• Your task
Please count the lines in the entries below that contain the string "left", and give only that number.

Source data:
◇ ◇ ◇

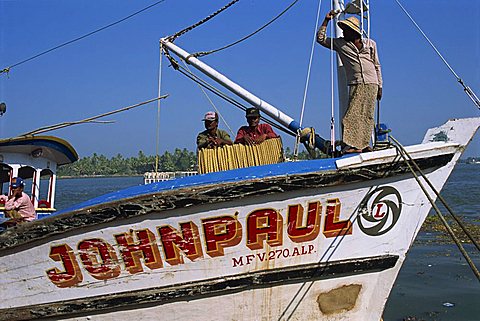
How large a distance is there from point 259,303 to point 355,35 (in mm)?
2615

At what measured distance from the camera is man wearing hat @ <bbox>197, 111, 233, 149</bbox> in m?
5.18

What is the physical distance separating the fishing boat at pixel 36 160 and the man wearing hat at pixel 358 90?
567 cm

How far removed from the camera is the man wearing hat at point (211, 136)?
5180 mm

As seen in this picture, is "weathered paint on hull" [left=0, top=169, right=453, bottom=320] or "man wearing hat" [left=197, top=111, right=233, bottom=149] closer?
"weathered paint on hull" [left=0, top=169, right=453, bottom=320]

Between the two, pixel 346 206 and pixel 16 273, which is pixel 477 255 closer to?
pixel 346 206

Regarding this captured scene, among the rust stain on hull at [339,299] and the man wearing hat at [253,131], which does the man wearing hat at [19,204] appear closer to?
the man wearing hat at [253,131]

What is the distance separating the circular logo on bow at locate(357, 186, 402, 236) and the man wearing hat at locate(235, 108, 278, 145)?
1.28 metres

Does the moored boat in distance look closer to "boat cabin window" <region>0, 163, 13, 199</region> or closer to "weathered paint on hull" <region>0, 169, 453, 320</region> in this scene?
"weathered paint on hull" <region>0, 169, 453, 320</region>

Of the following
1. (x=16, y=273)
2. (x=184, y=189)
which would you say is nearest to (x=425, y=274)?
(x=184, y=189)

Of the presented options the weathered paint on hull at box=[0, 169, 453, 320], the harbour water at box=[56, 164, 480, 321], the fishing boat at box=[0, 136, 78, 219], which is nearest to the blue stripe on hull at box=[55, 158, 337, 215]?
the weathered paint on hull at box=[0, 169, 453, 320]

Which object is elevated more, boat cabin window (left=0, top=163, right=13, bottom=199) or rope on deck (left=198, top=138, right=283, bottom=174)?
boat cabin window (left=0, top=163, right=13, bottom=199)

◇ ◇ ◇

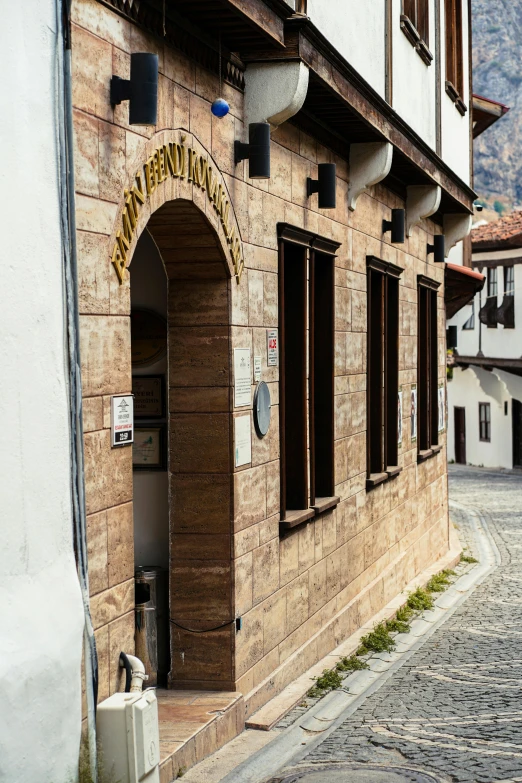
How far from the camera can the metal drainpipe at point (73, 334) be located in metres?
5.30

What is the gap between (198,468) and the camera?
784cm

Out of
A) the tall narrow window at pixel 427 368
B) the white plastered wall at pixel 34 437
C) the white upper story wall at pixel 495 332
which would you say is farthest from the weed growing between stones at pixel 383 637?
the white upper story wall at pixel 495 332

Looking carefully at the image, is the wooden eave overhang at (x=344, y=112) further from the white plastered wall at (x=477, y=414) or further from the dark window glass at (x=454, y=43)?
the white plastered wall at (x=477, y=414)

◇ ◇ ◇

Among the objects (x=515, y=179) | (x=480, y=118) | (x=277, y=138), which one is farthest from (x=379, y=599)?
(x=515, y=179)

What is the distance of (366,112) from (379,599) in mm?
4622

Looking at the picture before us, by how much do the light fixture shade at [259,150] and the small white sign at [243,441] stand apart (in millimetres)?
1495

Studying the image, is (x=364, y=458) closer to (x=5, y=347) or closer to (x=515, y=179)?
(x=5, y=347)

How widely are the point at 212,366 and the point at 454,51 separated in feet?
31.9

◇ ◇ ◇

• Written answer
4